The standard triple-therapy regimen (calcineurin inhibitor + antimetabolite + corticosteroid) underpins most transplant protocols. Tacrolimus has largely replaced cyclosporine as the preferred calcineurin inhibitor, with lower acute rejection rates in most studies. MMF demonstrates some advantages over AZA in reducing acute rejection, but AZA remains a valuable alternative when MMF is not tolerated or when a patient is planning pregnancy (MMF is teratogenic; AZA is classified as relatively safer in pregnancy under transplant team guidance).

Drug interactions are critically important in transplant patients. Fluoroquinolone antibiotics and azole antifungals (fluconazole, voriconazole) raise tacrolimus and cyclosporine levels significantly. Enzyme inducers such as rifampicin, phenytoin, phenobarbital, and some antiretrovirals lower calcineurin inhibitor levels and can precipitate rejection. Every new medication—including supplements, herbal products, and over-the-counter drugs—must be cleared with the transplant pharmacist or physician. Grapefruit and grapefruit juice must be avoided, as they inhibit intestinal CYP3A4 and raise calcineurin inhibitor levels unpredictably.

Monitoring

Structured surveillance is a lifelong requirement after transplantation. Routine panels include: complete blood count (to detect AZA-related myelosuppression), serum creatinine and urinalysis (allograft function), liver enzymes (AST, ALT), tacrolimus or cyclosporine trough levels, fasting glucose (post-transplant diabetes mellitus risk), and a fasting lipid panel. Monitoring frequency is highest in the first weeks post-transplant and is tapered as the patient stabilises—but it never stops.

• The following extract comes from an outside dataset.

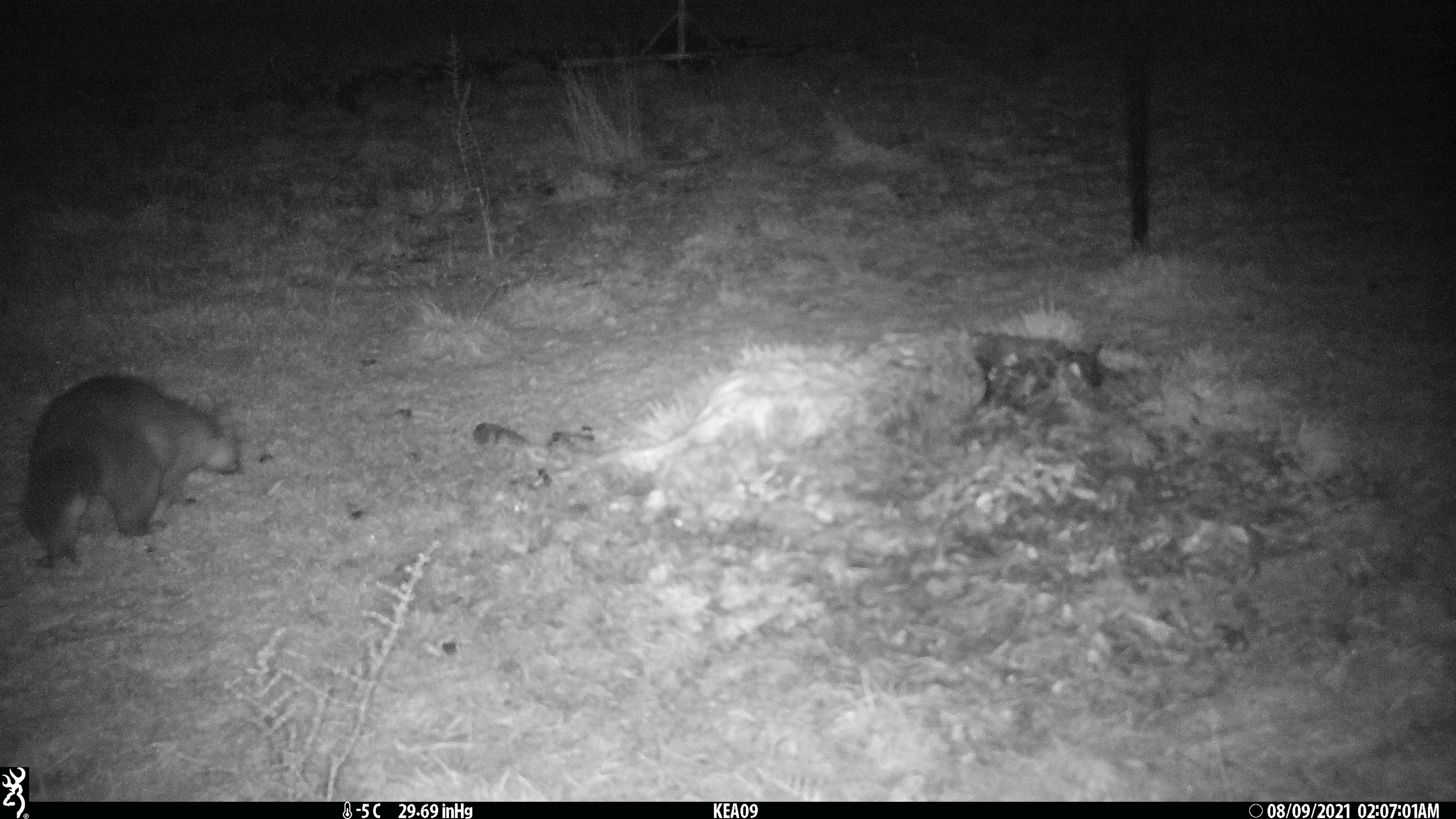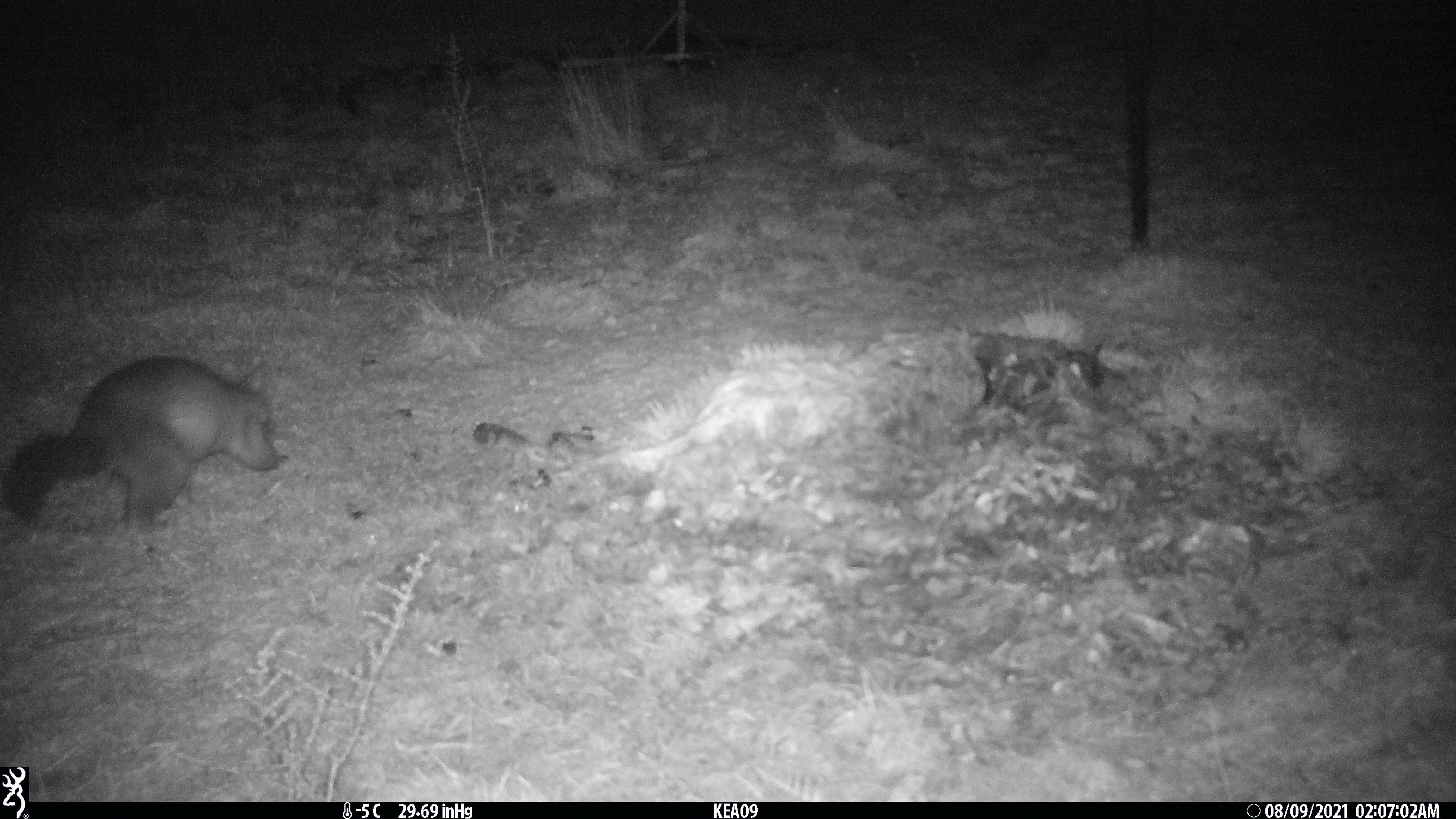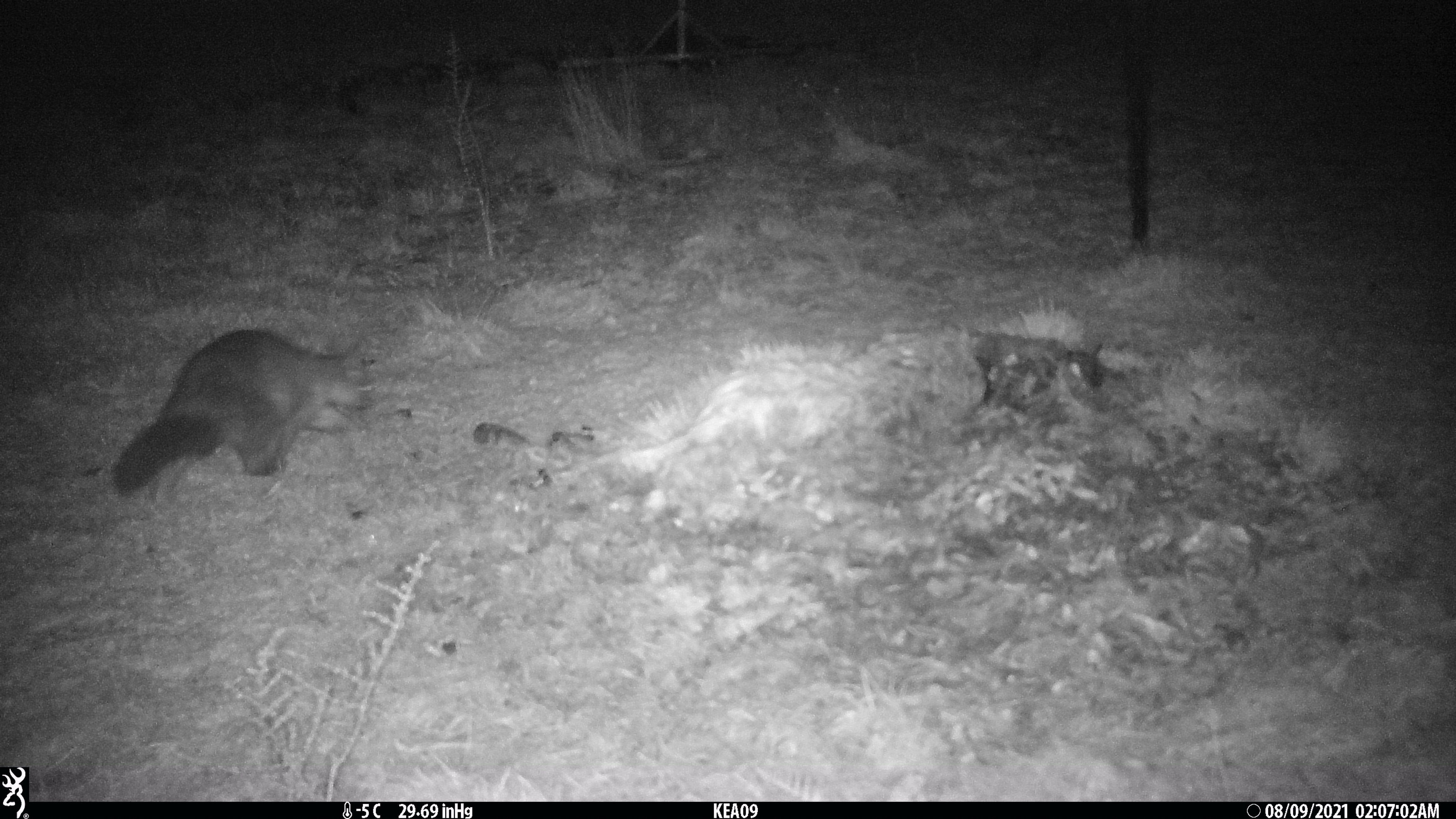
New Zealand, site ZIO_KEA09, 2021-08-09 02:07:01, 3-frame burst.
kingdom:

Symptoms requiring urgent reporting include: any fever or rigours (even low-grade), reduced or discoloured urine output, pain or swelling over the transplant site, sudden blood pressure changes, jaundice, unexplained fatigue, or any unusual symptoms. Opportunistic infections (CMV, BK virus, invasive fungal disease) are far more dangerous in transplant recipients than in immunocompetent individuals; early identification and treatment are essential.

Lifestyle

Vaccination is an integral part of post-transplant care. All inactivated vaccines (influenza, pneumococcal, hepatitis B, tetanus) should be kept up to date per transplant team scheduling. Live attenuated vaccines (MMR, varicella, live yellow fever) are generally contraindicated under systemic immunosuppression unless explicitly approved by the transplant physician. Close household contacts should also maintain current vaccinations to protect the recipient through herd immunity.

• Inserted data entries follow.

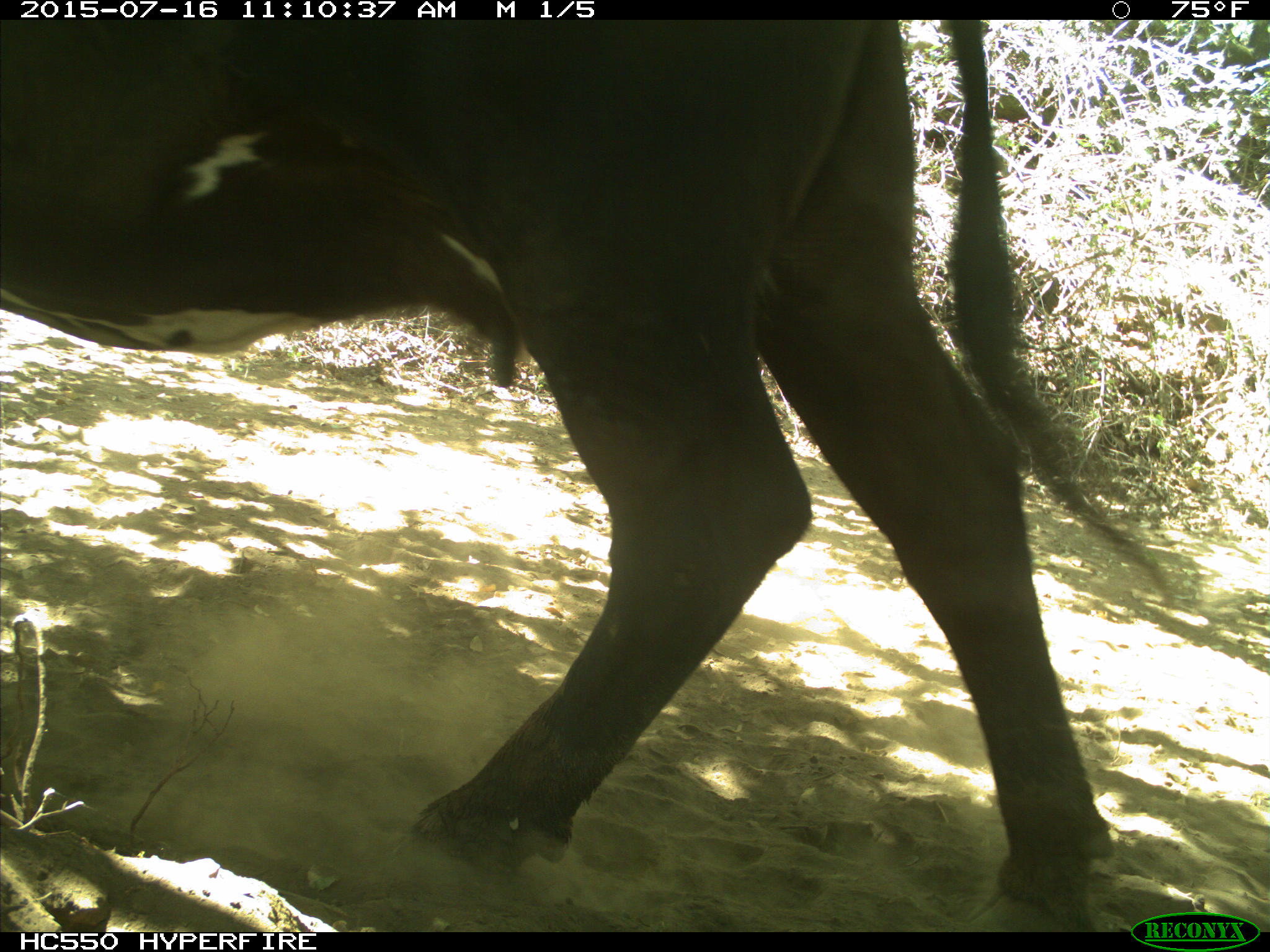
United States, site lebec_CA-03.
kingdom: Animalia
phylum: Chordata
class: Mammalia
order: Artiodactyla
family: Bovidae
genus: Bos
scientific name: Bos taurus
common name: domestic cow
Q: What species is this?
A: Bos taurus (domestic cow).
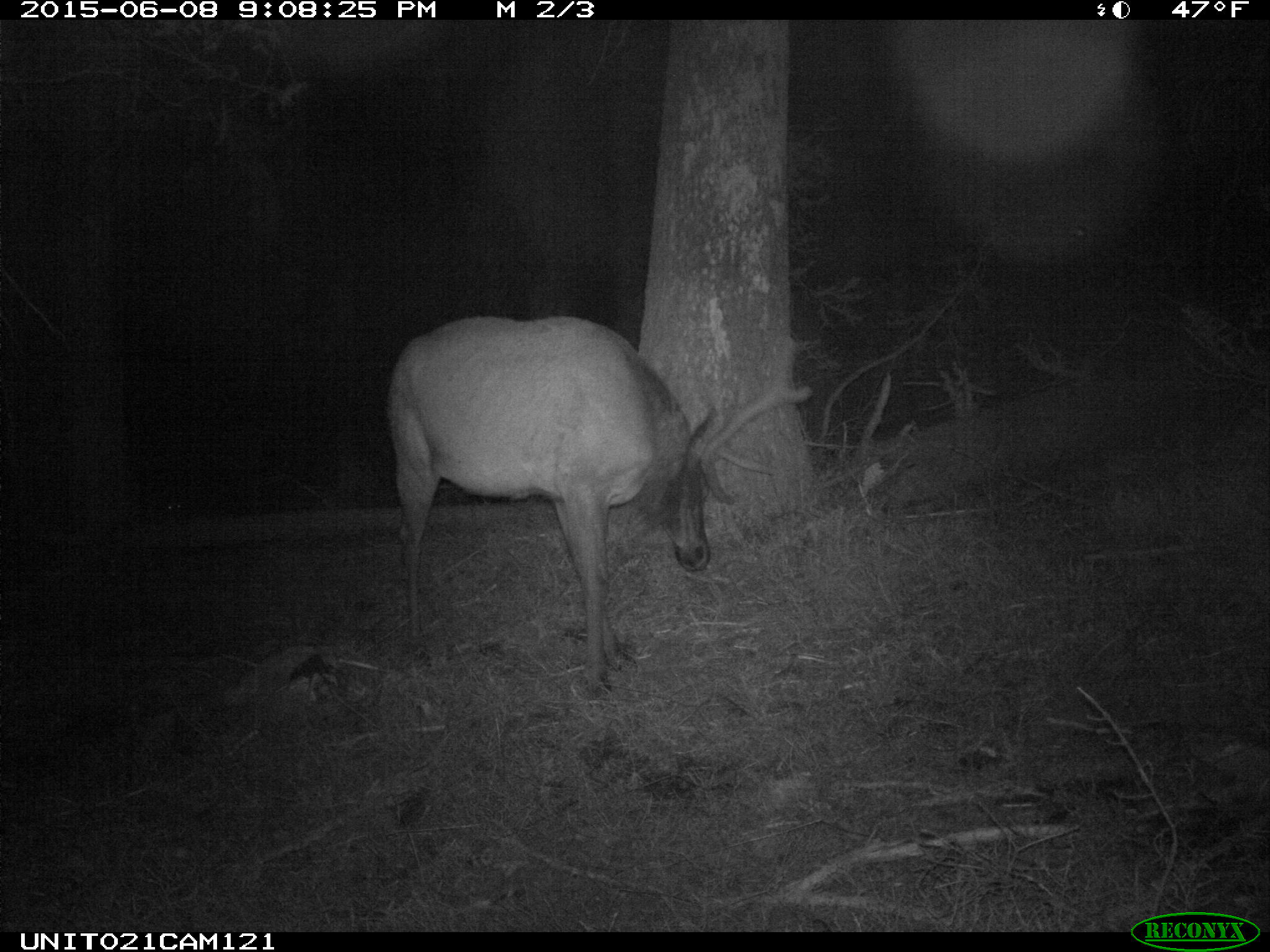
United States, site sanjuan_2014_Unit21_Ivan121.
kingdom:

A heart-healthy diet (low sodium, low saturated fat, rich in vegetables and fruit), maintenance of a healthy weight, and regular physical activity as guided by the team all improve long-term outcomes. Sun protection is particularly important: the risk of squamous cell carcinoma of the skin is substantially elevated in long-term immunosuppressed patients. Broad-spectrum high-SPF sunscreen, protective clothing, and regular dermatological review are recommended. Tobacco and alcohol must be avoided. Exposure to individuals with active respiratory or other infections should be minimised.

Summary

Azathioprine continues to play a role in transplant maintenance regimens, particularly for patients who cannot tolerate MMF. Long-term transplant success depends on strict medication adherence, regular laboratory monitoring, awareness of drug interactions, attention to lifestyle factors, and sustained engagement with the transplant team. An informed, active patient who communicates openly with their care team achieves the best long-term transplant outcomes.